Quem não se lembra do primeiro amor?

Quem não se lembra daquele sabe-se lá o quê, saído sabe-se lá de onde, que nos provocava aquela gastura nas entranhas, aquela dificuldade dos diabos de falar e até de respirar?

Quem não se lembra daqueles primeiros olhares, daqueles veres disfarçados de não veres, mas torcendo para que eles fossem notados e correspondidos…?

Quem não se lembra daquela sensação de estar parecendo um cachorro faminto ao sabor de um conflito entre uma contida fome de carinho e uma vontade quase incontrolável de devorar, com os próprios olhos, aquele prêmio que se lhe desfilava à frente?

Ah… Quem é que consegue esquecer-se daqueles sorrisos amarelos de quem estava morrendo de vergonha…? Daquela ansiedade danada ante a possibilidade do primeiro encontro?

E dá para esquecer o primeiro encontro? Como é que conseguiríamos esquecer daquele estranho balbuciar de quem não conseguia dominar o próprio verbo?
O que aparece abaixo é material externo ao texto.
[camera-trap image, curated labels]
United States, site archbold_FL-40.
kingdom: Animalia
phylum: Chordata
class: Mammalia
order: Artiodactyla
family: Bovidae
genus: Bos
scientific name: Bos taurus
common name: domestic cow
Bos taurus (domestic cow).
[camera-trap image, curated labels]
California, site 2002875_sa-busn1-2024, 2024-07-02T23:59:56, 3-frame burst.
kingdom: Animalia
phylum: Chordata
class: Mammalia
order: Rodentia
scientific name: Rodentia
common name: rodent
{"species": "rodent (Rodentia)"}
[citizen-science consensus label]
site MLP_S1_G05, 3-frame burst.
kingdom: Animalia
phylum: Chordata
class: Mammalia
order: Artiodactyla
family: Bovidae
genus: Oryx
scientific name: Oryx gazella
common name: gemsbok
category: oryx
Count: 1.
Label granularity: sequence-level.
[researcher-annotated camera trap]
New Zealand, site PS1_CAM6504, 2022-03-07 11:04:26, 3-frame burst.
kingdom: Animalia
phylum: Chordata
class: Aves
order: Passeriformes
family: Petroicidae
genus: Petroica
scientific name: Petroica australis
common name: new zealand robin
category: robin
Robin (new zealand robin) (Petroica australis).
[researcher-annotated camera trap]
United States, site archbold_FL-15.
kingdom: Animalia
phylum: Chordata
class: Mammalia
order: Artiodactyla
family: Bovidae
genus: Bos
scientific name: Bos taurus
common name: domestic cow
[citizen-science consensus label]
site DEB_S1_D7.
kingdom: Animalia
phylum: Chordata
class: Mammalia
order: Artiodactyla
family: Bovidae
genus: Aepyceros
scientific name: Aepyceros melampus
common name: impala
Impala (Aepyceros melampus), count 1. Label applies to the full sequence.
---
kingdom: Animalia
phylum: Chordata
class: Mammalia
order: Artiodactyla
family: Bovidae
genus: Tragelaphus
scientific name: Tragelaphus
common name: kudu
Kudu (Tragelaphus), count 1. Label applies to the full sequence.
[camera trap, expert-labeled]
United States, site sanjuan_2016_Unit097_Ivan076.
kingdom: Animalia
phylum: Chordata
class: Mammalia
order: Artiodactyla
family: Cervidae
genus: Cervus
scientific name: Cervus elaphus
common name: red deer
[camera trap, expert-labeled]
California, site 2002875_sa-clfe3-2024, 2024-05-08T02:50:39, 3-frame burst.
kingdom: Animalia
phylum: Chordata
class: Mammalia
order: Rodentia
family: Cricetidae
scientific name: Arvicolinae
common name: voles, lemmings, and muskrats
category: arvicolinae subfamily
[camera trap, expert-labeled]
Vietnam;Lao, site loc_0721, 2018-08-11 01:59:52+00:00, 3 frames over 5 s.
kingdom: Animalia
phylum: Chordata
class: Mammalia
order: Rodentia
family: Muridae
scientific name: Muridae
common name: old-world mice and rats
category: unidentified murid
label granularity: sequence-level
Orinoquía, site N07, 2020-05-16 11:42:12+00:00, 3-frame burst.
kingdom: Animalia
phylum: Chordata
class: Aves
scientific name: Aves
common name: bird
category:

Daquele calor que nos subia pelas orelhas e daquela sensação de estar sob a mira de todos os olhares do mundo?

Só de lembrar, ainda sinto aqueles calafrios decorrentes daquela sensação desgraçada de quem parecia estar tentando se apoderar de algo que não lhe pertencia…

Mas… Quem não lembra mesmo daquela miserável timidez, daquela intempestiva falta de assunto…? Daquele pavor de cometer deslizes, do bambear das pernas que quase lhe impedia de ficar de pé e daquele pavor de não corresponder às expectativas…? Quantos prejuízos mesmo já nos teria causado aquela velha sensação de inferioridade que a gente chama de timidez?

Quem não se lembra daquele relógio moroso depois do almoço, das lerdas tardes e da inexplicável velocidade das horas noturnas quando na companhia da bem amada, do bem amado…?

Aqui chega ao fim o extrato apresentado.